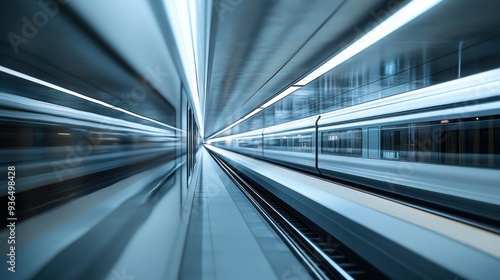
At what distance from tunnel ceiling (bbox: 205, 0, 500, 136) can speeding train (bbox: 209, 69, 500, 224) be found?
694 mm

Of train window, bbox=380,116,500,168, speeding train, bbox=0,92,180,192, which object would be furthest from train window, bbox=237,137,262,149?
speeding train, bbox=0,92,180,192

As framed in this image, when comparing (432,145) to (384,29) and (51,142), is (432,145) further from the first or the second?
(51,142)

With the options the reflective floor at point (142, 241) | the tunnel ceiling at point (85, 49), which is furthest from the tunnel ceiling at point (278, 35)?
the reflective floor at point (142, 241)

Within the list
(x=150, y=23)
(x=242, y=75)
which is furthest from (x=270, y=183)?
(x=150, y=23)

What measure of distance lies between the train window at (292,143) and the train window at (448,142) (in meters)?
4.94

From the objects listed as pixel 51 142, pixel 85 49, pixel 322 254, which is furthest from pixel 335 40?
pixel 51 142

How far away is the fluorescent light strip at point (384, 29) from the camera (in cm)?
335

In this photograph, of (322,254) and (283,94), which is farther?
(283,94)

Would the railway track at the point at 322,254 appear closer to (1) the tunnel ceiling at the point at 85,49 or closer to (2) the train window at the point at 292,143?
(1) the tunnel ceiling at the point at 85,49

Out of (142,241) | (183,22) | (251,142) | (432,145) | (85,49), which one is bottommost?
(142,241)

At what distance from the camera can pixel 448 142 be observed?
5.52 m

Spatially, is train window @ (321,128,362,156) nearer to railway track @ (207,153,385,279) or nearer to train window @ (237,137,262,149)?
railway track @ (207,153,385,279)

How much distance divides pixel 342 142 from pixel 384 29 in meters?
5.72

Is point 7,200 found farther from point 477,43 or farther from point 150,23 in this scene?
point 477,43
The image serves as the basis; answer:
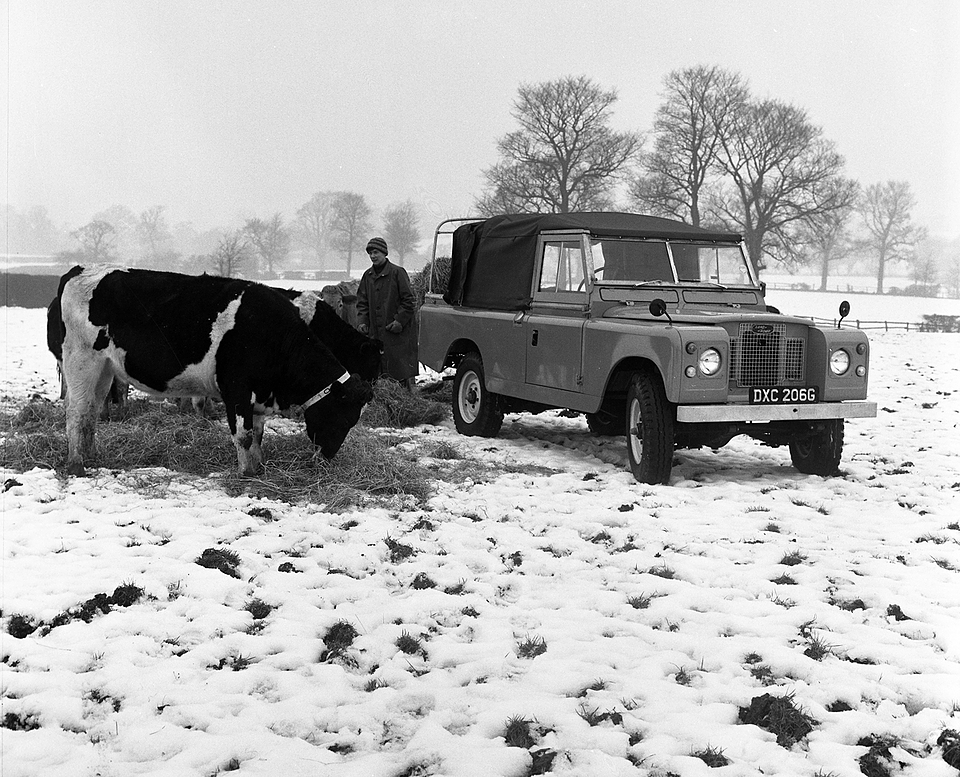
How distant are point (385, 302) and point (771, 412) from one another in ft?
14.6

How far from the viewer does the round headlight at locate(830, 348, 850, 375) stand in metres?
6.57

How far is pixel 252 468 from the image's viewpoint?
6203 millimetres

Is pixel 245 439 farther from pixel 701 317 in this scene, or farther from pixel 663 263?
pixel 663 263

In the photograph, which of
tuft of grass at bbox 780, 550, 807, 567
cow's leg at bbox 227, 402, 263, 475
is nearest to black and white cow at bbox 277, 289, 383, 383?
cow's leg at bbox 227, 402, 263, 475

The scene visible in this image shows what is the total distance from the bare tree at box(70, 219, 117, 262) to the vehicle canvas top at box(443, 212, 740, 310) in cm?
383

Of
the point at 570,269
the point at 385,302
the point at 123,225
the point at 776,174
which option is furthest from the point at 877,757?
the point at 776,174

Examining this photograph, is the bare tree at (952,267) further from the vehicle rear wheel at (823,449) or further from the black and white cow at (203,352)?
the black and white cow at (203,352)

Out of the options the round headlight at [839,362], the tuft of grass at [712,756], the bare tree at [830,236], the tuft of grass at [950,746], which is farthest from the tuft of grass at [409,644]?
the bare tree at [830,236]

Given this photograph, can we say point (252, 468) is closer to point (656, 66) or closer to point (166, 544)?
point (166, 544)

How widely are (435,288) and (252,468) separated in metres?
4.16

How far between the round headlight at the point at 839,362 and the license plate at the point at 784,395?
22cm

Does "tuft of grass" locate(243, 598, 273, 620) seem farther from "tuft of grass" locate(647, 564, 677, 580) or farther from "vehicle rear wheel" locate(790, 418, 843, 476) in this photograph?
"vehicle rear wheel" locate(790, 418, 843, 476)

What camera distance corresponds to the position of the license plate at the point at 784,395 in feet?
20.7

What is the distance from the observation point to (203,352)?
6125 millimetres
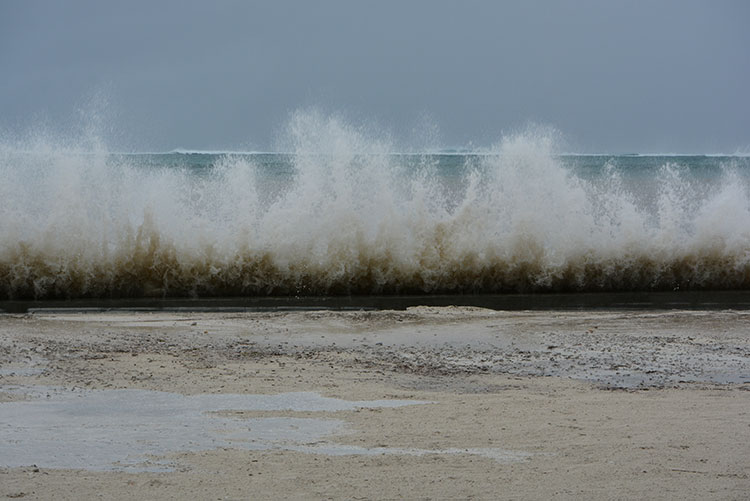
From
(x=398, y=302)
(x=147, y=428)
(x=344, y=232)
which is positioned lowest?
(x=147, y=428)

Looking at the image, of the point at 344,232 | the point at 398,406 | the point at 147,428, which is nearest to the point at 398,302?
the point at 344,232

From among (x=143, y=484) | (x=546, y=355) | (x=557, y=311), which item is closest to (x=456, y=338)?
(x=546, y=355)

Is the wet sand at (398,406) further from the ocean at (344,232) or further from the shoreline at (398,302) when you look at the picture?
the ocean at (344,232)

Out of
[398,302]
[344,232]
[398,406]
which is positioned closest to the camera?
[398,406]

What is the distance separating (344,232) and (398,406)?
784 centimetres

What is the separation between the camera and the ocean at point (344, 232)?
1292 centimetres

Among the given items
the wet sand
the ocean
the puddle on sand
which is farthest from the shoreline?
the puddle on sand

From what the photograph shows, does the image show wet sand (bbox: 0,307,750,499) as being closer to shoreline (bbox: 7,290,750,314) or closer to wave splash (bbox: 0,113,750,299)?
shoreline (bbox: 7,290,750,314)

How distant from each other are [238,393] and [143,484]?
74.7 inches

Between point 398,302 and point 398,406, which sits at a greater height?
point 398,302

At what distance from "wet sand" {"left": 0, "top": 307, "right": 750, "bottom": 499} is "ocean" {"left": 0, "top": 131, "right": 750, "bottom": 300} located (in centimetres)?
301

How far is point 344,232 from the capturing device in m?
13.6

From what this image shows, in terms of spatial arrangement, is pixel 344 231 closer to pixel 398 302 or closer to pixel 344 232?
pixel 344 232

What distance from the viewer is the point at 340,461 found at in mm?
★ ★ ★
__Challenge__. Rewrite the entire listing above, replacing "fluorescent light strip" with "overhead lamp" wherever it occurs and keeping everything else the same. Leave the pictures out.

__Reply to the task__.
At what distance from tunnel ceiling (bbox: 205, 0, 500, 136) can speeding train (bbox: 209, 69, 500, 224) be found?
694 mm

Of train window, bbox=380,116,500,168, speeding train, bbox=0,92,180,192, which object would be furthest from train window, bbox=237,137,262,149?
speeding train, bbox=0,92,180,192

As framed in this image, when comparing (432,145) to (384,29) and (51,142), is (432,145) further from the first or the second?
(51,142)

With the options the reflective floor at point (142, 241) | the tunnel ceiling at point (85, 49), which is furthest from the tunnel ceiling at point (278, 35)?
the reflective floor at point (142, 241)

Within the list
(x=150, y=23)
(x=242, y=75)
which is furthest from (x=270, y=183)?
(x=150, y=23)

What measure of distance lies between the train window at (292,143) and the train window at (448,142) (in meters)?
4.94

From the objects listed as pixel 51 142, pixel 85 49, pixel 322 254, which is furthest from pixel 335 40?
pixel 51 142

How far away is the overhead lamp at point (384, 29) from the camera (in cm)?
335

In this photograph, of (322,254) and (283,94), which is farther?
(283,94)

Would the railway track at the point at 322,254 appear closer to (1) the tunnel ceiling at the point at 85,49 or closer to (2) the train window at the point at 292,143?
(1) the tunnel ceiling at the point at 85,49

Out of (142,241) | (183,22) | (251,142) | (432,145) | (85,49), which one is bottommost?
(142,241)

At what distance from the camera can pixel 448 142 be observed?
5.52 m

Spatially, is train window @ (321,128,362,156) nearer to railway track @ (207,153,385,279) or nearer to train window @ (237,137,262,149)?
railway track @ (207,153,385,279)

How much distance divides pixel 342 142 from pixel 384 29 in meters?
5.72

Is point 7,200 found farther from point 477,43 or farther from point 150,23 in this scene?
point 477,43
The image serves as the basis; answer:
How distant are point (385, 302) and point (771, 412) from one another in ft?
14.6

How far from the viewer does the round headlight at locate(830, 348, 850, 375) stand in metres?
6.57

How far is pixel 252 468 from the image's viewpoint?
6203 millimetres

Is pixel 245 439 farther from pixel 701 317 in this scene, or farther from pixel 663 263?
pixel 663 263

In the photograph, which of
tuft of grass at bbox 780, 550, 807, 567
cow's leg at bbox 227, 402, 263, 475
is nearest to black and white cow at bbox 277, 289, 383, 383?
cow's leg at bbox 227, 402, 263, 475

The scene visible in this image shows what is the total distance from the bare tree at box(70, 219, 117, 262) to the vehicle canvas top at box(443, 212, 740, 310) in cm?
383

Of
the point at 570,269
the point at 385,302
the point at 123,225
the point at 776,174
which option is furthest from the point at 877,757?
the point at 776,174

Examining this photograph, is the bare tree at (952,267) further from the vehicle rear wheel at (823,449) or further from the black and white cow at (203,352)?
the black and white cow at (203,352)

Out of the options the round headlight at [839,362], the tuft of grass at [712,756], the bare tree at [830,236], the tuft of grass at [950,746], which is farthest from the tuft of grass at [409,644]?
the bare tree at [830,236]

Given this photograph, can we say point (252, 468) is closer to point (656, 66) or closer to point (166, 544)?
point (166, 544)

How widely are (435,288) and (252,468) separated in metres?
4.16

How far between the round headlight at the point at 839,362 and the license plate at the point at 784,395?
22cm

Does "tuft of grass" locate(243, 598, 273, 620) seem farther from "tuft of grass" locate(647, 564, 677, 580) or farther from "vehicle rear wheel" locate(790, 418, 843, 476) in this photograph?
"vehicle rear wheel" locate(790, 418, 843, 476)

What camera distance corresponds to the position of the license plate at the point at 784,395 in feet?
20.7

What is the distance from the observation point to (203,352)?
6125 millimetres
From
(x=398, y=302)
(x=147, y=428)
(x=344, y=232)
which is positioned lowest?
(x=147, y=428)

Looking at the image, of the point at 344,232 | the point at 398,406 | the point at 147,428, which is nearest to the point at 398,302?
the point at 344,232

From among (x=143, y=484) | (x=546, y=355) | (x=557, y=311), which item is closest to (x=456, y=338)?
(x=546, y=355)

Is the wet sand at (398,406) further from the ocean at (344,232) or further from the shoreline at (398,302) when you look at the picture?
the ocean at (344,232)

Out of
[398,302]
[344,232]
[398,406]
which is positioned closest to the camera?
[398,406]

What is the distance separating (344,232) and (398,406)?
784 centimetres

What is the separation between the camera and the ocean at point (344, 232)?
1292 centimetres

Among the given items
the wet sand
the ocean
the puddle on sand
which is farthest from the shoreline?
the puddle on sand

From what the photograph shows, does the image show wet sand (bbox: 0,307,750,499) as being closer to shoreline (bbox: 7,290,750,314) or closer to wave splash (bbox: 0,113,750,299)?
shoreline (bbox: 7,290,750,314)

How distant from each other are [238,393] and [143,484]?
74.7 inches

Between point 398,302 and point 398,406, which sits at a greater height?
point 398,302

At what distance from "wet sand" {"left": 0, "top": 307, "right": 750, "bottom": 499} is "ocean" {"left": 0, "top": 131, "right": 750, "bottom": 300} located (in centimetres)?
301

How far is point 344,232 from the capturing device in m?
13.6

From what this image shows, in terms of spatial arrangement, is pixel 344 231 closer to pixel 398 302 or closer to pixel 344 232?
pixel 344 232

What distance from the viewer is the point at 340,461 found at in mm?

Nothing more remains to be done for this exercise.